Your instructions =
In the records below, locate the line containing "Looking at the photo", then extract it and all following lines exactly, ending with the last line.

----

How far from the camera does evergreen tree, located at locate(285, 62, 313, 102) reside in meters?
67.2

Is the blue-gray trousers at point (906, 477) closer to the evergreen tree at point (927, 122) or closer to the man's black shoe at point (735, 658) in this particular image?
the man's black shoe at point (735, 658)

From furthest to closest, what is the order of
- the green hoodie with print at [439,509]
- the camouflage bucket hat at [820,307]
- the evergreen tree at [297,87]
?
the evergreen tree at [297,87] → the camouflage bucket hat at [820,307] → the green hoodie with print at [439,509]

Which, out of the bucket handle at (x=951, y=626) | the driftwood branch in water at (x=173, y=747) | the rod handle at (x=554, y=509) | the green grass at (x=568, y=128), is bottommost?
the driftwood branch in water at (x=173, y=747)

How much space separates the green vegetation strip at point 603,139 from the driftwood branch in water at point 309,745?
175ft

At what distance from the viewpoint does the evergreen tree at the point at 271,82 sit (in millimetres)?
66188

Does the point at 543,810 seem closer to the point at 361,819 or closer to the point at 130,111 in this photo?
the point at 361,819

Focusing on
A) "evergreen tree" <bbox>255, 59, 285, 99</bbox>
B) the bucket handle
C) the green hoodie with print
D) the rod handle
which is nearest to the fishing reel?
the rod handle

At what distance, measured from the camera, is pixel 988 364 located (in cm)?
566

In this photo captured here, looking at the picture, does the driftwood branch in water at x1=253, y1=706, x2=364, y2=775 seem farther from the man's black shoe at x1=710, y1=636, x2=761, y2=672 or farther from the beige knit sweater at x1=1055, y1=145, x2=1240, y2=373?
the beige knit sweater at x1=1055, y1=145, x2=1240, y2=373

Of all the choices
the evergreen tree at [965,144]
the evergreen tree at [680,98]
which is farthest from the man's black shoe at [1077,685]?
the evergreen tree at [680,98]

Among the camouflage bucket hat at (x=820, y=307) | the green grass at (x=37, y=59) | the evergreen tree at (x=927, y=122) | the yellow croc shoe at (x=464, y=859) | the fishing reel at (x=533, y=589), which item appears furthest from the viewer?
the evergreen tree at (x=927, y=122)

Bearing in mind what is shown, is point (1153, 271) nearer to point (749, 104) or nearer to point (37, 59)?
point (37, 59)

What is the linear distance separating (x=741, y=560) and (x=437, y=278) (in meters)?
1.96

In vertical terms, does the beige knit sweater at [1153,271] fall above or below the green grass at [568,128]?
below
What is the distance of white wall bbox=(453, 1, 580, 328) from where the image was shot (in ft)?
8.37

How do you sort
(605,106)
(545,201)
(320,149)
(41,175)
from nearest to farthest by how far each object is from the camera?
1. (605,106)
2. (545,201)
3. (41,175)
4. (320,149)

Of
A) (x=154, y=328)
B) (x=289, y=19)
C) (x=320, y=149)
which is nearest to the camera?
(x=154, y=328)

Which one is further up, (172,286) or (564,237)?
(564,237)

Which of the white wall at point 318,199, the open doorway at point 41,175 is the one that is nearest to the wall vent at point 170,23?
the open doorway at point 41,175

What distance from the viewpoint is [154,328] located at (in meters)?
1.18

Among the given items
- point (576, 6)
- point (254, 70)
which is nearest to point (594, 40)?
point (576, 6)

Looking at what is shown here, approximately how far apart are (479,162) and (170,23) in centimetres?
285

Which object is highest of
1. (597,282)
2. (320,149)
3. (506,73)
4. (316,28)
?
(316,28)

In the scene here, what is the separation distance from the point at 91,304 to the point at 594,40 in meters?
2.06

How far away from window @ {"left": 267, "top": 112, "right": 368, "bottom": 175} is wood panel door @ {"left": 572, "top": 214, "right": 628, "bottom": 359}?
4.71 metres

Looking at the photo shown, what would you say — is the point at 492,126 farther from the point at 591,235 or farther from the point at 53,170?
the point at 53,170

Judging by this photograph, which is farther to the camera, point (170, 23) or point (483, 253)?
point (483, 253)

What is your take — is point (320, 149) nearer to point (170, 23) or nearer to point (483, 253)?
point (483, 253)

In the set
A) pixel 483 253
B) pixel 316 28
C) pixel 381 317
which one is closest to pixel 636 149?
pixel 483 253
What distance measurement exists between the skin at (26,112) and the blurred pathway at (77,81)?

----

Response for this exercise =
Looking at the photo shown, what would you say — is the point at 492,126 farther from the point at 591,235 or farther from the point at 53,170?
the point at 53,170

Judging by this photograph, which is farther to the camera, point (170, 23) or point (483, 253)?
point (483, 253)

What is your take — is point (320, 149) nearer to point (170, 23) or nearer to point (483, 253)?
point (483, 253)

In the set
A) pixel 483 253
B) pixel 316 28
C) pixel 381 317
which one is closest to pixel 636 149?
pixel 483 253
What distance measurement exists between the skin at (26,112) and the blurred pathway at (77,81)?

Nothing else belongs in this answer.